Oh! Yes, indeed! I have a kind heart, but I am a monster.
— There are many men are more monstrous than you.
— If I had any wit, I would pay you a great compliment to thank you, but I am only a beast. […]
Beauty, will you be my wife? —
No, Beast! […] —
I die content since I have the pleasure of seeing you once more. —
No, my dear Beast, you will not die: you will live to become my husband! —
… The Beast had disappeared, and at her feet she saw only a prince more handsome than Love, who thanked her for breaking his enchantment.
Listening clues for Mother Goose
In this movement, listen for the ways in which the orchestra depicts a dreamlike state. Consider the extent to which Ravel evokes the techniques associated with “impressionism.”
In the original story, the protagonist is a very small character who embarks on all sorts of adventures. Listen for any rhythms that indicate his whimsical movements along the path on which he had placed the breadcrumbs. Note also the lightness of the writing to correspond with the character’s stature.
In this movement, Ravel evokes the Eastern world by infusing his writing with exotic musical idioms.
The conversation in this movement is evidenced clearly by the contrasting styles assigned to each character. The music for the Beauty is lyrical and harmonically pleasing whereas the music for the Beast is more dissonant.
The final movement is a sonic montage, showcasing Ravel’s talent at its finest as he weaves the tales together in this grand finale.

Bain News Service, publisher. “Claude Debussy.” [between ca. 1915 and ca. 1920]. Negative: Glass. George Grantham Bain Collection, Library of Congress Prints and Photographs Division. LC-DIG-ggbain-22832.
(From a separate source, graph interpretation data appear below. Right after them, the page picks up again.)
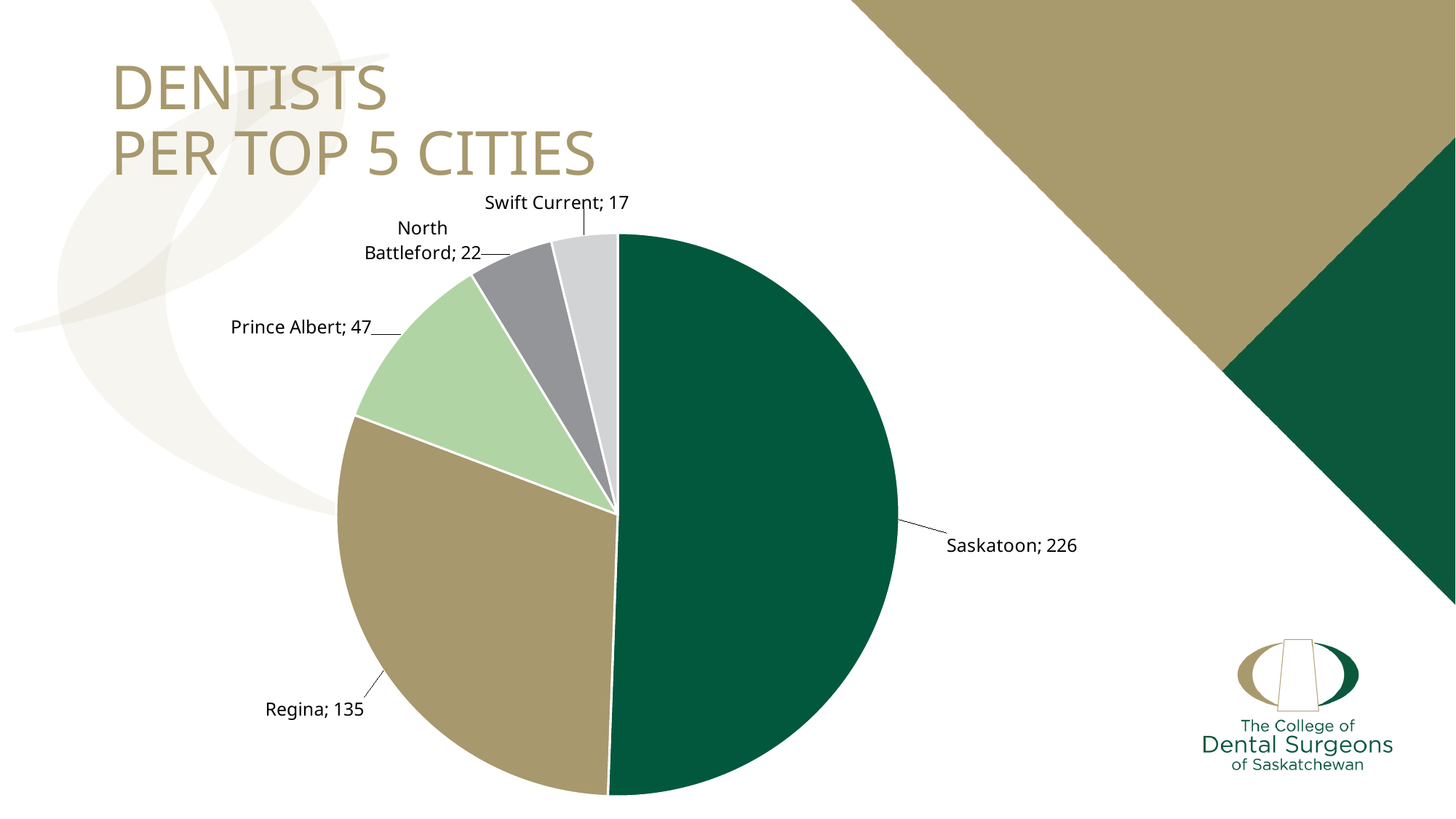
What is the title of the slide containing the pie chart? Dentists per Top 5 Cities How many dentists does the pie chart show for Saskatoon? 226 Which has more dentists, Prince Albert or North Battleford? Prince Albert How many dentists are shown for North Battleford? 22 How many cities are shown in the pie chart? 5 What kind of chart is shown on the slide? Pie chart What is the total number of dentists across all five cities in the pie chart? 447 Which city has the largest slice of the pie chart? Saskatoon What is the value shown for Regina in the pie chart? 135 How many more dentists does Prince Albert have than Swift Current? 30 What is the difference between the number of dentists in Saskatoon and in Regina? 91 Which city has the smallest slice of the pie chart? Swift Current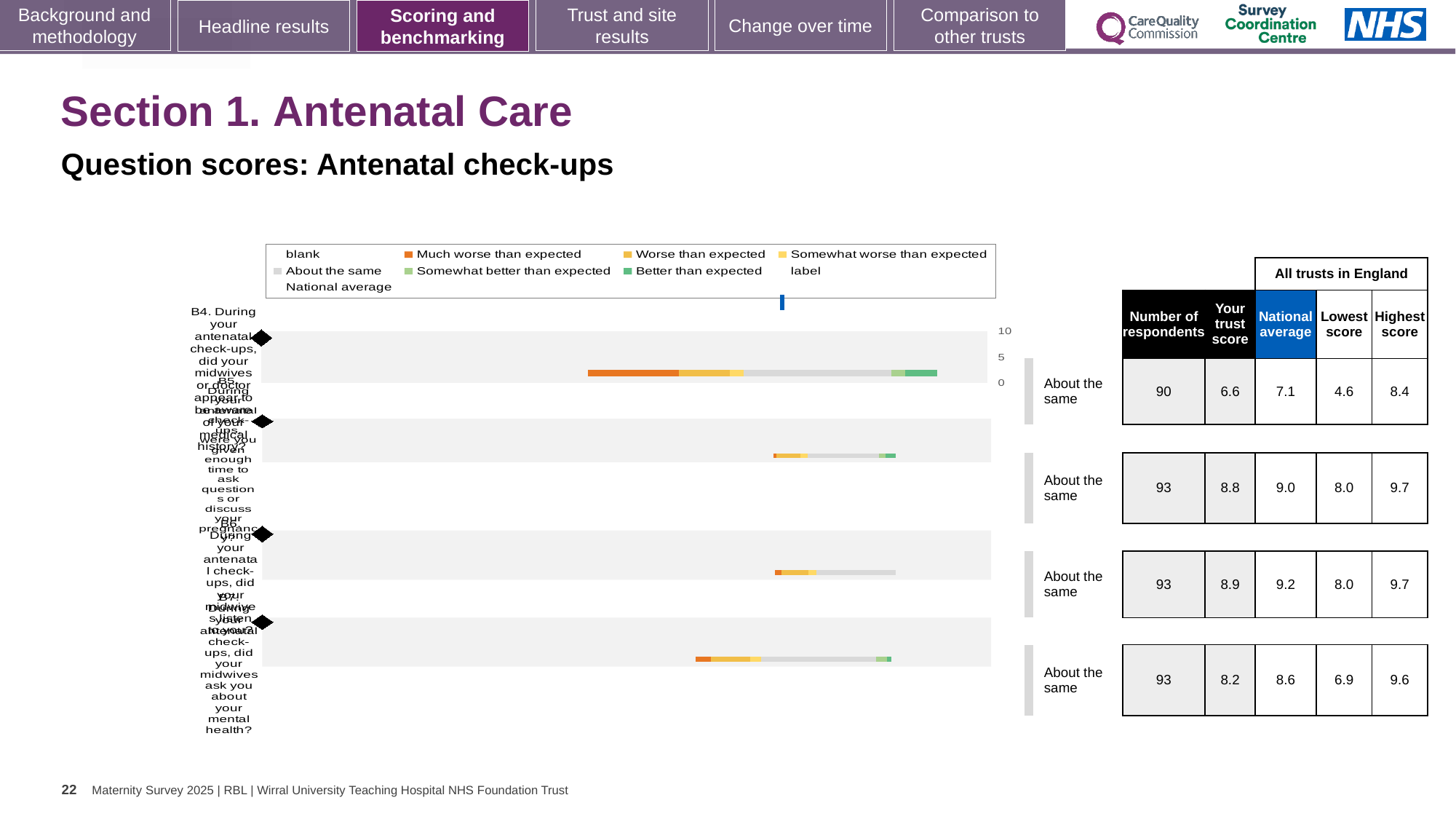
Which question label is shown for the top bar of the chart? B4. During your antenatal check-ups, did your midwives or doctor appear to be aware of your medical history? What is the lowest value shown on the chart's numeric axis? 0 What is the highest value shown on the chart's numeric axis? 10 What kind of chart is shown on the slide? bar chart How many question categories (bars) does the chart show? 4 Which question label is shown for the bottom bar of the chart? B7. During your antenatal check-ups, did your midwives ask you about your mental health?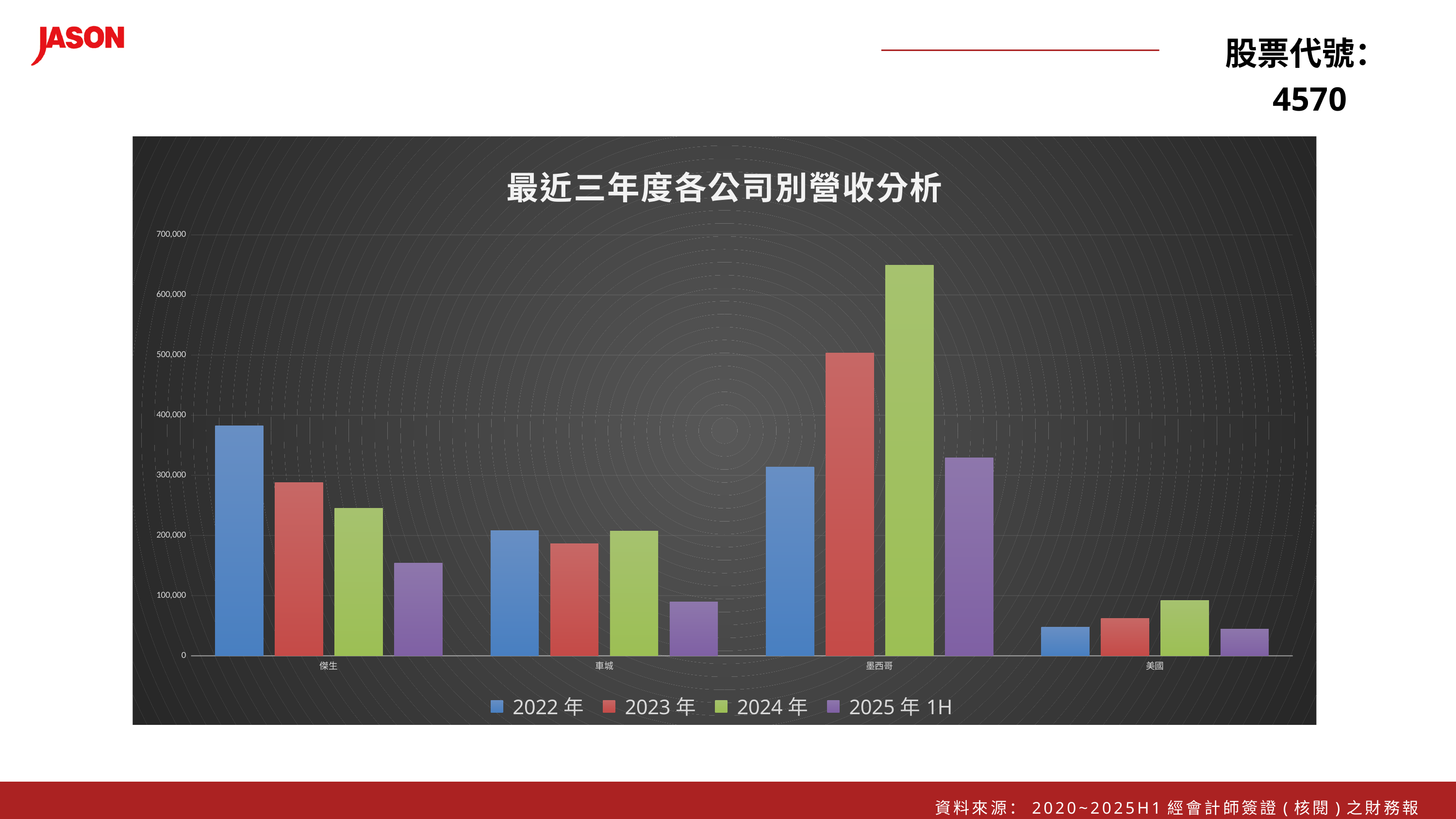
Is the 2022 年 value for 美國 greater or less than 100,000? less For 傑生, do the values rise or fall from 2022 年 through 2025 年 1H? fall How many companies (categories) are shown on the x axis? 4 What kind of chart is shown on the slide? bar chart Is the 2022 年 value for 傑生 greater or less than 300,000? greater Which category has the highest value for the 2024 年 series? 墨西哥 For the 2022 年 series, which is larger: 傑生 or 墨西哥? 傑生 How many series does the legend list? 4 What is the title of the chart? 最近三年度各公司別營收分析 Is the 2025 年 1H value for 墨西哥 greater or less than 300,000? greater Which category has the lowest value for the 2022 年 series? 美國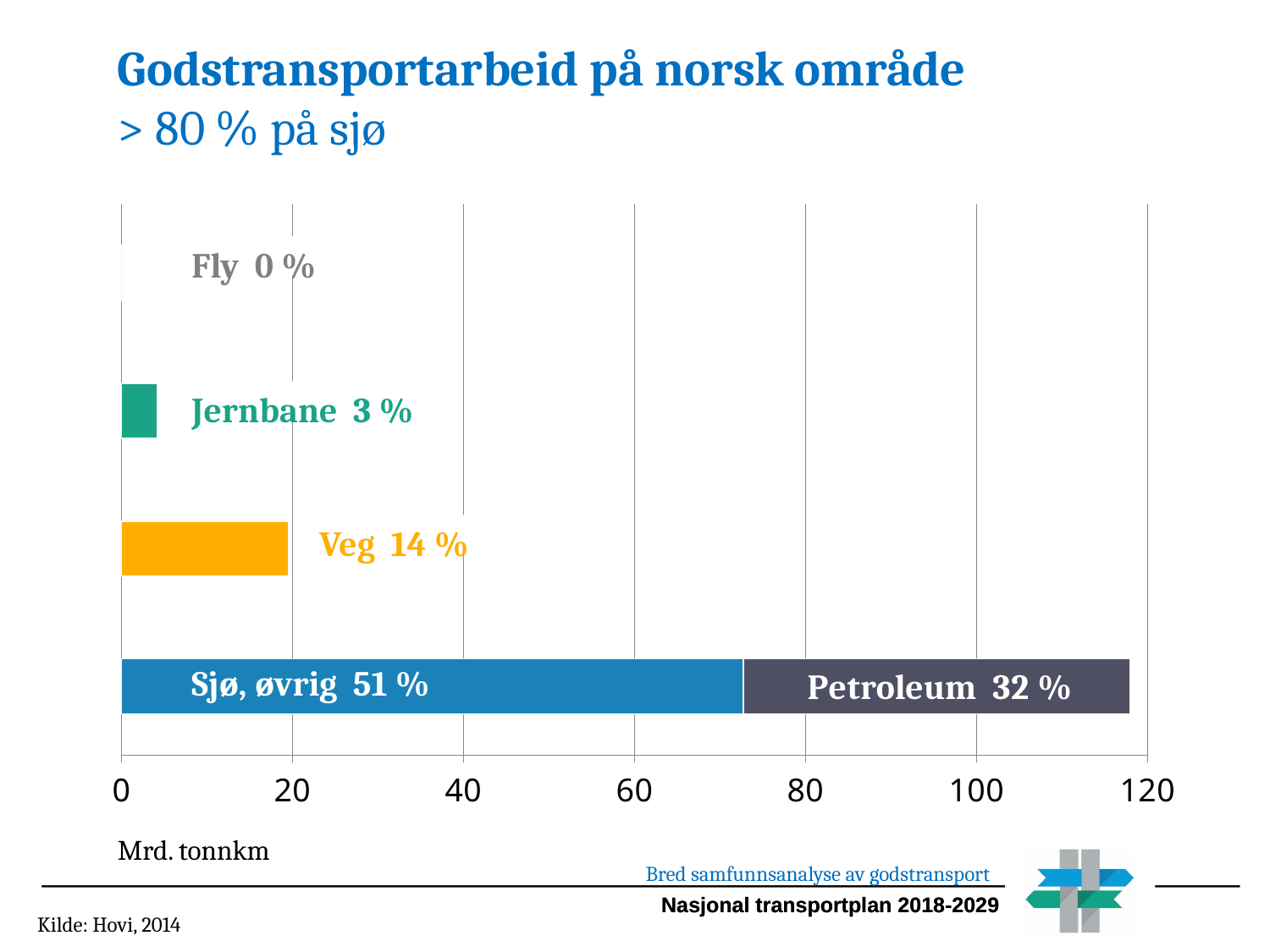
What percentage share is shown for Fly? 0 % What is the combined percentage share of the stacked sea bar (Sjø, øvrig plus Petroleum)? 83 % Which has a larger share, Veg or Jernbane? Veg What is the difference in percentage points between Sjø, øvrig and Petroleum? 19 percentage points What percentage share is shown for Veg? 14 % What unit is given for the horizontal axis? Mrd. tonnkm Which labelled segment has the largest percentage share? Sjø, øvrig What percentage share is shown for Jernbane? 3 % Which transport mode has the smallest percentage share? Fly What percentage share is shown for Petroleum? 32 % What kind of chart is shown on the slide? Bar chart Is the value for Sjø, øvrig in Mrd. tonnkm greater or less than 60? greater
Achille-Claude Debussy (1862 – 1918) was born in St. Germain-en-Laye, which is in the north-central region of France. His early training on the piano provided stability and focus to an otherwise unsettled childhood, and he was accepted to the Paris Conservatory at the age of ten. He resumed his studies, but poor performance on Conservatory examinations thwarted his dream of becoming a piano virtuoso. Thus, he channeled his energies into composition and, in so doing, embraced a new style of writing that eschewed the large-scale, dramatic flair of Romanticism. Debussy sought to evoke moods and landscapes through innovative harmonies and tone colors, a style that became known as “impressionism.” His interest in liturgical modes fostered his experimentation with different scales, and he often looked to other cultures for sources of new musical material and techniques, especially east Asia and Spain. In 1884, Debussy was awarded the coveted Prix de Rome for his cantata for vocal trio and orchestra, L’enfant prodigue.
Over the course of his career, Debussy composed pieces in a variety of genres for different ensemble configurations—ranging from piano solos to pieces for full orchestra. His two-movement work for harp and string orchestra, Danse sacrée and Danse profane, was premiered in 1904, but other versions, featuring different instruments, have been published and performed.
This version is scored for string orchestra and harp, and it exemplifies “impressionistic” writing, even though Debussy resisted that term. Here, a discernible melody is replaced by a hazy movement of sound over time. The harmony is discernible, but unpredictable, as Debussy explores different progressions that employ chromaticism. The result is a musical scene painted by tones.